Stored data
————————
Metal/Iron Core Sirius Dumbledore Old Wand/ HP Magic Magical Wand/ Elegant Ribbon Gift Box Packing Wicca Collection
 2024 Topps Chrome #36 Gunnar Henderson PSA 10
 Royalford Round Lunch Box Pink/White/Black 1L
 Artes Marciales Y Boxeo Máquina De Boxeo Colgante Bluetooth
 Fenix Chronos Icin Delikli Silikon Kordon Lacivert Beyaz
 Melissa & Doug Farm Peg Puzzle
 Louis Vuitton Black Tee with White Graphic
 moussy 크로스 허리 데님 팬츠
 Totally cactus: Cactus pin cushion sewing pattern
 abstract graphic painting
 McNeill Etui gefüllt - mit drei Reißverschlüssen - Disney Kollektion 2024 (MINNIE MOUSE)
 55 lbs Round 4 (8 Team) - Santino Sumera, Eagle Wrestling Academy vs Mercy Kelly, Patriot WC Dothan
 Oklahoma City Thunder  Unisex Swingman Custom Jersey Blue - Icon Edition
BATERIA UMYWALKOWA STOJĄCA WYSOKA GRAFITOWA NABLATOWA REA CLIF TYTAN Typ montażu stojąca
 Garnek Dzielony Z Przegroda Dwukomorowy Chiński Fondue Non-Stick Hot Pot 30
————————
■ **The problem**
After reading the records above, give the number of lines that include "Black", and add nothing else.

■ **Task output**
2